I always love the pastel colors of spring in the Northeast, but inevitably, all the pollen can do a number on my head. It used to be that I’d sneeze a lot and my eyes would water in response to the blossoming. This year, however, my spring allergies took a stealth turn.
Last May, as I’ve described here, I discovered scleral contact lenses to heal my very dry eyes, which were becoming more of an issue due to damage to my corneas from Sjogren’s. The lenses have helped a lot, although they’ve been harder to wear during the winter, when our house gets drier. But in recent weeks, I suddenly found that I could barely keep them in for a few hours, which evolved to only a few minutes last week.
As soon as I’d insert them, they would cloud over.

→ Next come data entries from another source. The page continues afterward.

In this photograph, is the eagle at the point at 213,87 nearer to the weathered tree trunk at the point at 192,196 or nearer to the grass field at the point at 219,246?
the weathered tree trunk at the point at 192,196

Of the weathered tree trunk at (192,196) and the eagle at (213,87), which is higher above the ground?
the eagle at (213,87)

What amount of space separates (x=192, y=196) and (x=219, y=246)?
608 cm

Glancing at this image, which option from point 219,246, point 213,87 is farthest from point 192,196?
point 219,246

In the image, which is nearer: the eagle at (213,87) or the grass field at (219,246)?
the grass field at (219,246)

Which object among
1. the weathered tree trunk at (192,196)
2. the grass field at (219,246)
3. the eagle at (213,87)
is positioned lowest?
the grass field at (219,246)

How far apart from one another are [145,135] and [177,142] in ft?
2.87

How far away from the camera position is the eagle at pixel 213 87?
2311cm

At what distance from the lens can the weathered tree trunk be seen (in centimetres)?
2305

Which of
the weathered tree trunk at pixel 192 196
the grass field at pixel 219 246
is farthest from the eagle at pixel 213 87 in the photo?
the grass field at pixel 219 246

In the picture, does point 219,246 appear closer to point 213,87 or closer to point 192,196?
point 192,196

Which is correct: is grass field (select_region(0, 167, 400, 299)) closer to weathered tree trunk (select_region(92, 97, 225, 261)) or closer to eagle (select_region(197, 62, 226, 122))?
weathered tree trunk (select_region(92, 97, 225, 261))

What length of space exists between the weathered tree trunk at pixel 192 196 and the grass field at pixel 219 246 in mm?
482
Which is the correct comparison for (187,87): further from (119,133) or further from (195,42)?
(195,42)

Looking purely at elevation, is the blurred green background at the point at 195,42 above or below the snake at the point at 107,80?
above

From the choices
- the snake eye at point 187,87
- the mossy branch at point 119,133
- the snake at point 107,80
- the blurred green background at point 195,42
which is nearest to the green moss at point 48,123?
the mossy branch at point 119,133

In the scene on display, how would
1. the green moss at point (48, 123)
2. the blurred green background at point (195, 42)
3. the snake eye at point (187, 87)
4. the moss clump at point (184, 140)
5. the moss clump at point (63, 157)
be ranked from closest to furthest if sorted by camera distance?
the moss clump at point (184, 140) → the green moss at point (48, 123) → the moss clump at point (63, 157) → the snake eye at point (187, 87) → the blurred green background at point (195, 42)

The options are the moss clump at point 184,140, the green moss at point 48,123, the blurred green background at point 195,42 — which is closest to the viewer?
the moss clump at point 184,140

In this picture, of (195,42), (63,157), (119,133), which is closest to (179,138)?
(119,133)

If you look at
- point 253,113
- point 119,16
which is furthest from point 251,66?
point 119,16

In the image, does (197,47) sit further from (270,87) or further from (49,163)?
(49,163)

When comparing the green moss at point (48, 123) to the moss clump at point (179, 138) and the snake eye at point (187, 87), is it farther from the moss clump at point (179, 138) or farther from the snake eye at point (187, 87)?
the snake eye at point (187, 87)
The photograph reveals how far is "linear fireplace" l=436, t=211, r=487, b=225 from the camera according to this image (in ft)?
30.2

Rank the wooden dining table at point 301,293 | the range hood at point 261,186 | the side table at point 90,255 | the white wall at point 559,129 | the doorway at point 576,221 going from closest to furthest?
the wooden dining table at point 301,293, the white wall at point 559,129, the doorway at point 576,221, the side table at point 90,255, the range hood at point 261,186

Very frustrating. I wondered if my eyes were somehow rejecting them. Fortunately I was able to get an appointment last Thursday with the good folks at our local optometry college’s dry eye clinic. The students did their usual thorough intake. But when the supervising optometrist came into the exam room, the first thing he asked me was whether I had allergies.
Sure enough, that explained it. The build-up of histamines in my eyes combined with the fact that I can’t produce enough tears to dilute the resulting mucus caused a film to form on my scleral lenses. The answer so far is to try antihistamine eye-drops for about 10 days, and then try the lenses again. I’m glad to report that as soon as I started using the eye-drops, my eyes felt better and are no longer gucking up like they were before.
Hoping that I continue to make progress and can wear my lenses again. I’ll have to build up tolerance once more, but that’s certainly a manageable process. Meanwhile, the pollen mix is shifting. Maybe by the time I put in my lenses, the leaves will be fully unfurled.